■ FRAGMENTO DE PÁGINA:
⁂

Más de 20 años atrás, otro argentino le otorgó los beneficios de "la versión exitosa" cuando Leonardo Favio le grabó Chiquillada. En el medio, José Carbajal fue obrero textil y anarquista, tuvo cinco hijos de tres mujeres, vivió en Uruguay, Argentina, España, Francia, México y Holanda y construyó una carrera a base de pocas pero densas y conmocionantes canciones. Algunas de ellas figuran en el disco que acaba de lanzarse en la Argentina y que presentará en el ND Ateneo el sábado 21: Los panaderos, Pa' l abrojal, La flota, La muerte, Borracho pero con flores.
"¿A vos te parece que irá gente?", preguntaba el día anterior en el Mercado del Puerto de Montevideo, frente a un reglamentario vasito de medio y medio y escuchando estoicamente las efusividades de guitarreros desdentados que tiran la manga y que le dedican temas y lo saludan y le dicen cómo andás vo, hermano del alma o grande Sabalero. El José Carbajal fue devorado definitivamente por el Sabalero, apodo que lleva casi como un documento de identidad: nació en 1944 en Juan Lacaze, cerca de Colonia, frente a una sección del Río de la Plata pródiga en sábalos.
El Sabalero atravesó la década del 70 como un paria. Ni tan folclórico como Alfredo Zitarrosa, ni tan político como Daniel Viglietti, ni tan rockero y murguero como Jaime Roos, se dedicó a componer canciones con una temática anclada en su infancia y adolescencia y a ser un hombre de ningún lugar. Esa libertad le costó disgustos y discusiones con, por ejemplo, Zitarrosa. "El era del Partido Comunista y yo más bien anarco. Nos queríamos mucho. En esa época todos nos peleábamos con todos. Yo usaba de escudo mi origen obrero, era el único que había trabajado en una fábrica. Me hacía el vivo. Una buena chicana para comunistas".
Desde hace 12 años vive en Holanda. En las antípodas del registro melancólico y costumbrista de su obra, Carbajal pasa sus días con su mujer Anke (holandesa, profesora de arte latino en la universidad), sus dos hijos (Antolín de 18, Catalina de 14), cocinando, andando en bicicleta, conversando con sus vecinos, navegando por internet y planeando viajes de turismo aventura, a la selva australiana por caso. "Cada tanto sale algún concierto por ahí: Suecia, España. Hay uruguayos por todos lados".
A veces da la impresión de que no te interesa mucho tu faceta artística, que podrías haberte dedicado a cualquier otra cosa.

⁂

■ OBJETIVO 1: Formatea como CSV de dos columnas, enunciado y respuesta, las entradas que van desde el inicio hasta la línea que contiene "9.20 metres", ambas incluidas. Haz una fila por entrada y pon cada campo entre comillas, con los saltos de línea cambiados por espacios.

■ DATOS DE LA TAREA:

⁂

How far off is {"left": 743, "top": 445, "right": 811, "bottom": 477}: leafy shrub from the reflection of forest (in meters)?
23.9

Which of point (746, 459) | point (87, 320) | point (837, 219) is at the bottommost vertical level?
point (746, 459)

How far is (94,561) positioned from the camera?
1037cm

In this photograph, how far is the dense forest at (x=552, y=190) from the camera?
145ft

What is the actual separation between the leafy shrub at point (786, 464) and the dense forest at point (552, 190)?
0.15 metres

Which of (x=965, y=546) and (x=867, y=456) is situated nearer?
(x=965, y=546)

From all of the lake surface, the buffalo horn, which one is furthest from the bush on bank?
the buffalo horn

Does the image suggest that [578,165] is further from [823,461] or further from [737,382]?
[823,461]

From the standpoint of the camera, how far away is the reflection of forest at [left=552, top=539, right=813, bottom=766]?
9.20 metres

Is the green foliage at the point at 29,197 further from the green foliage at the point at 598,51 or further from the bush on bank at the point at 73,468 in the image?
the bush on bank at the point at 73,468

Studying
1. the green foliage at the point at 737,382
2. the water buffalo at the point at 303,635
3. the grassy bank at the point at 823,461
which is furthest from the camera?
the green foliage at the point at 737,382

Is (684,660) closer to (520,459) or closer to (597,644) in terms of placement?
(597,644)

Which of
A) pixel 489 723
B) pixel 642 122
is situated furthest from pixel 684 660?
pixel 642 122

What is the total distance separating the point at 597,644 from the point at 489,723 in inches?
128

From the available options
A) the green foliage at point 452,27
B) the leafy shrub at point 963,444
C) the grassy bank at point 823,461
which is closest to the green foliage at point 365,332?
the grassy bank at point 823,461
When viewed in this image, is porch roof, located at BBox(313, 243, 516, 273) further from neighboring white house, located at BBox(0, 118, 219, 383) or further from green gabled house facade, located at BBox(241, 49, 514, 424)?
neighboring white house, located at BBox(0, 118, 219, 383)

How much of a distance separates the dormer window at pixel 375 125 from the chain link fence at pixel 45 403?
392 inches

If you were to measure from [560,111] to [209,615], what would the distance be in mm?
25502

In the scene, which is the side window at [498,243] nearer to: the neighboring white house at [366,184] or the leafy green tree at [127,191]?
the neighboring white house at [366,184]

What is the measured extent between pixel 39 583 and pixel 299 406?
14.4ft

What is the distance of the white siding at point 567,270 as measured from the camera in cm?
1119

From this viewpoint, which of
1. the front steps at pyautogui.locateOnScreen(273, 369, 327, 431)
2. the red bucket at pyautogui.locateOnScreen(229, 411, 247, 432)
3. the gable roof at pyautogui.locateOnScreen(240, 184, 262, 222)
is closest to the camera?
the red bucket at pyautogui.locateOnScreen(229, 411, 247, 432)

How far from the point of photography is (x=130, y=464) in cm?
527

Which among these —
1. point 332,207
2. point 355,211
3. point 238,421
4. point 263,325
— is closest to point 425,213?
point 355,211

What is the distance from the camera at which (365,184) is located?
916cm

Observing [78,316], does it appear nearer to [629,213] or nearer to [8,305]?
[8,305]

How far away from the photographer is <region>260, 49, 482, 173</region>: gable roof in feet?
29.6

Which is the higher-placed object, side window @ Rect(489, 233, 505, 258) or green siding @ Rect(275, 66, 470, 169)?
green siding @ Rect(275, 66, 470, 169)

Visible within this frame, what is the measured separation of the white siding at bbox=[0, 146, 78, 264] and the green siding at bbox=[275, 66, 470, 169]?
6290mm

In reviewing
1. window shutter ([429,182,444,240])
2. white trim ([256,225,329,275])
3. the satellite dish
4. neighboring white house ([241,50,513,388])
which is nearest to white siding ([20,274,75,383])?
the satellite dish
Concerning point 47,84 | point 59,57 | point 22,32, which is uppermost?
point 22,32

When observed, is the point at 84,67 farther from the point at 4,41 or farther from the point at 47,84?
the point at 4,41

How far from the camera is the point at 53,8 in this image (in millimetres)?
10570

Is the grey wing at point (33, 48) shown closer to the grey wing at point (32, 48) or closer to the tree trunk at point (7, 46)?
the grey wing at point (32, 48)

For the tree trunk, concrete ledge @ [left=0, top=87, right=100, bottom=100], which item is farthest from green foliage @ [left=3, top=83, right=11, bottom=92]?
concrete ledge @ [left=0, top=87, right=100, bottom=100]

⁂

■ OBJETIVO 2: Retoma la nota sobre José Carbajal, el Sabalero, y continúala a partir de su última oración.

■ RESPUESTA ESCRITA 1:
enunciado,respuesta
"How far off is {""left"": 743, ""top"": 445, ""right"": 811, ""bottom"": 477}: leafy shrub from the reflection of forest (in meters)?","23.9"
"Which of point (746, 459) | point (87, 320) | point (837, 219) is at the bottommost vertical level?","point (746, 459)"
"How far is (94,561) positioned from the camera?","1037cm"
"In this photograph, how far is the dense forest at (x=552, y=190) from the camera?","145ft"
"What is the actual separation between the leafy shrub at point (786, 464) and the dense forest at point (552, 190)?","0.15 metres"
"Which of (x=965, y=546) and (x=867, y=456) is situated nearer?","(x=965, y=546)"
"From all of the lake surface, the buffalo horn, which one is furthest from the bush on bank?","the buffalo horn"
"Does the image suggest that [578,165] is further from [823,461] or further from [737,382]?","[823,461]"
"From the standpoint of the camera, how far away is the reflection of forest at [left=552, top=539, right=813, bottom=766]?","9.20 metres"

■ RESPUESTA ESCRITA 2:
Es verdad. Soy normalito, no me rompe la vida esto del canto y la música. Yo no me junto con mis amigos a hablar de armonía. Me ne me fregan esas cosas, me aburro. No toco nunca la guitarra. Me siento más cómodo escribiendo cuentos que canciones. También me gusta el armado de espectáculos, la parte técnica.
Sos una especie de bon vivant. Sin embargo, tus canciones son duras, agrestes, callejeras, simples.
Trabajo con lo que tengo. Mis limitaciones derivaron en un estilo. Me gustaría hacer otras cosas, pero no sé. Lo de bon vivant, bueno, a todos nos gusta comer bien, tomar whisky en vez de caña.
A continuación, El Sabalero da una receta de cierto pescado y dicta un listado de hongos que compraba en los mercados en París y recuerda un plato que probó en un bodegón de Tokio. Dice que tiene pensado ir a visitar a Pepe Guerra, que tiene una casa en Punta del Diablo. Evoca al Chuy, la ciudad fronteriza entre Uruguay y Brasil ("me encantan las fronteras, esas tierras de nadie") y su casamiento con Anke ahí, en Atlántida, a una cuadra de la playa, el 31 de diciembre de 1999 a las doce de la noche. "Lo hicimos un poco en joda. Pero se desbordó. Empezó a caer gente de todos lados, se montó un escenario, tocaron grupos. Duró hasta las diez de la mañana. Una borrachera inolvidable."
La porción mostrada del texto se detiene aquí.